The relationship between Oscar Wilde and Bosie, has already developed and is in full flow when this film begins, so we are almost immediately immersed into the war of hate between Bosie and his homophobic and severely disapproving father. Bosie's father appears to disapprove of his son merely because of his son's lack of manliness, and despises Oscar Wilde because of what he perceives as Wilde's role in perverting his son. But the resentment is also clearly due to the fact that Bosie's father just cannot connect with his son on any level (well portrayed in this film) and it is Wilde that appears to steel that genuine place in Bosie's heart. This just eats away at Bosie's father, and so he attempts to destroy the relationship between Bosie & Wilde in any way he can. But the more he tries, the more he pushes his son away, into the arms of Wilde.

Peter Finch plays Oscar Wilde admirably and he convinced me that this could have been the real Oscar Wilde. John Fraser plays Bosie acceptably - although i think it's his clean 'nice boy' looks that help him pull this role off more than his acting talent. Bosie's father, the Marquis of Queensbury is played by Lionel Jeffreys and he displays the cantankerous side of the character well. The courtroom scenes could have been tenser, and i dont think James Mason (as one of the barristers) delivers his lines with quite the same passion of some barristers I've seen. It is in one of the courtroom scenes, that quite apart from his relationship with Bosie, the true extent of Wilde's promiscuity with regard to young men is exposed, which was the one point for me in the film that I felt slight disgust at Wilde, although his promiscuity still didn't justify in my opinion what then happened to him. I'm just glad that society has become more tolerant nowadays, in some parts of the world.

The film is approximately two hours long, is packed with Oscar Wilde witty one liners, which made the film very funny at times. On second viewing, the film was even more enjoyable. Shot in 1960, I watched it for the first time here in the UK on Monday 7th Jan 2002 on Channel 4 who played it as an afternoon matinee, and the quality of the copy they played was superb - crystal clear. All in all, the film was a joy to watch.

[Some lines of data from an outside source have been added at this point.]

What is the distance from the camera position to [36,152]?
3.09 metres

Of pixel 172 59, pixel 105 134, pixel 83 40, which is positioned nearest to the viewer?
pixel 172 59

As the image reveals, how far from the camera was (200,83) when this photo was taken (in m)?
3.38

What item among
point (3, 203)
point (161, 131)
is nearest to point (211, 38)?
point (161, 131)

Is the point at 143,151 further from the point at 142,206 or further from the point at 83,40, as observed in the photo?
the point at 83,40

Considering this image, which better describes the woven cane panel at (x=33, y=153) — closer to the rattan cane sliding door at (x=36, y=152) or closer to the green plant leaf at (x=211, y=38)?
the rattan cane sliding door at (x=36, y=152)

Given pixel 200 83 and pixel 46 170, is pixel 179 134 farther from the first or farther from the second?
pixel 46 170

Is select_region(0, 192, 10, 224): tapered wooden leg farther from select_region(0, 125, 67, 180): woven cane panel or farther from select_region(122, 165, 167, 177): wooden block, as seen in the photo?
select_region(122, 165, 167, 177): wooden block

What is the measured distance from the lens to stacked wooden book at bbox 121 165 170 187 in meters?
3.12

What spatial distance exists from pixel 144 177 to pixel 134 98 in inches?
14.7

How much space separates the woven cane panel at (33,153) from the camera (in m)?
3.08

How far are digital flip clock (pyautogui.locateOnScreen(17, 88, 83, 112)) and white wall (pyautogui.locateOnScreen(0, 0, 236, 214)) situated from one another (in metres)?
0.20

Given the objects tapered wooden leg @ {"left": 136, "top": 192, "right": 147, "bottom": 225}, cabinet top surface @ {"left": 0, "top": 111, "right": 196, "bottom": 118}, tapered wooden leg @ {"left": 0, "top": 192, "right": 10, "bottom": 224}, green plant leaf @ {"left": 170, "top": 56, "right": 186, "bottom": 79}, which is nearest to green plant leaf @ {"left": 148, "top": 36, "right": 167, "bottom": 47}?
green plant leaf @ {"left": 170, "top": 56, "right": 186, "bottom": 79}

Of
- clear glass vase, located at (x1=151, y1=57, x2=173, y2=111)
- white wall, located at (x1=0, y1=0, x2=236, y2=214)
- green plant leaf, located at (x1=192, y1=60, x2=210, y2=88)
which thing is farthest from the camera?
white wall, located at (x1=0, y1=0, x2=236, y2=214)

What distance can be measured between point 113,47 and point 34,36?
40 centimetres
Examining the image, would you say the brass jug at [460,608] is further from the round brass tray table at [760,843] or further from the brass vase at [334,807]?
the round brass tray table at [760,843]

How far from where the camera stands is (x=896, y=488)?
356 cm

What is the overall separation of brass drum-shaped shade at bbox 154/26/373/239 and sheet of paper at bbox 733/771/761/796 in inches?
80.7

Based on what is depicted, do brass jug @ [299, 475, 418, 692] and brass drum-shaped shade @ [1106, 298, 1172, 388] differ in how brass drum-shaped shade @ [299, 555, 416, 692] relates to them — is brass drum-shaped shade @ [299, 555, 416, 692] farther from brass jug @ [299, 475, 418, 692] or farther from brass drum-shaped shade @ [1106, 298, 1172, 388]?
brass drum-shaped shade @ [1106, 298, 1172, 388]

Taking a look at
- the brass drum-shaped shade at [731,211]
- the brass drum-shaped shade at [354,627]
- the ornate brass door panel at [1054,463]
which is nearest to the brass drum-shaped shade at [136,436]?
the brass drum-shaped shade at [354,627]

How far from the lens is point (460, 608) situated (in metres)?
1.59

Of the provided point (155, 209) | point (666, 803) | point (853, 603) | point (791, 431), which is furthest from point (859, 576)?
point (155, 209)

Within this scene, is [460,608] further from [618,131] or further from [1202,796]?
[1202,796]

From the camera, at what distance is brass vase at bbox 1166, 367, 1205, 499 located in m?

I would highly recommend it, as it illustrates the relative intolerance of the times in England at that time. There are no sensual scenes in the film, so its 'safe' to watch for everyone. I say this because I know that a friend of mine recently stopped watching the latest Oscar Wilde film (with Stephen Fry, released 1997) as soon as he realised that it contained some male nudity & stuff, which he said he was personally uncomfortable with. And the 1960 film doesn't lose anything for not having any sexual stuff in it, believe me. Please watch it, if you get the chance.